Text shown Start Marker

Of course, there is no reply from my spouse as he has been dead for over six months. But, like many widows, I regularly engage in one-sided conversations.
I continue, "I know you're getting a kick out of me being back on a couch. They tried to pull me off, but the routines you and I treasured are winning out."
The "they" I'm referring to includes my daughters and my friends who derided my married couch-potato lifestyle. Neither Tommy nor I were partygoers or night owls and we preferred staying home, watching television on our dual couches.
It's likely they blamed my reluctance to venture out after hours to either my husband's preference and my adherence to his wishes, or later, during his illness, to wanting to be on hand for his care.
While some of this is true, I must now confess: Tommy wouldn't have cared if I left him to join friends for an evening out. On the few occasions I did this, I'd return, flop onto his couch and jokingly say, "Don't make me go out again."

Text shown End Marker
Data Start Marker

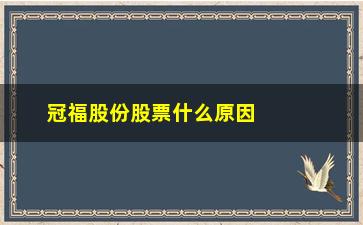 冠福股份股票什么原因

Data End Marker

→ Directions:
a - Retype the couch essay word for word, beginning at "Of course, there" and ending after "in one-sided conversations.".
b - Extend the essay about the couch evenings by writing what comes after its final sentence.

→ Answers for the exercise:
a -
Of course, there is no reply from my spouse as he has been dead for over six months. But, like many widows, I regularly engage in one-sided conversations.

b -
"You belong home with me and the Pooker!" he'd say. Buddy, our Golden Retriever, would be tucked in next to Tommy, so I’d have to squeeze myself in between man and dog to make my silly announcement. Of course, that scenario occurred several years ago, before aphasia robbed my spouse of speech and when Buddy -- who somehow became “The Pooker” -- hadn’t succumbed to his 14-year-old canine ailments.
My life obviously changed when Tommy died. With his presence not overriding decisions, I opted to try to fulfill the wishes of They. So, I booked theater events and dinners out with friends. In long distance calls and on Facebook status updates, I trumpeted, “The potato is becoming un-couched.” At once, I was lauded by those championing an exit from my nightly horizontal TV-watching habit.
And, when I sold our house and moved to a downtown apartment, my support team concluded, “Now that you’re in the city, you’ll find it so much easier to go out in the evenings. Restaurants, theaters, movie houses all nearby.” With my interests at heart, they likely envisioned me dolling up nightly, slipping on high-heeled shoes, enveloping myself in new, not-black t-shirt and not-blue jeans clothing.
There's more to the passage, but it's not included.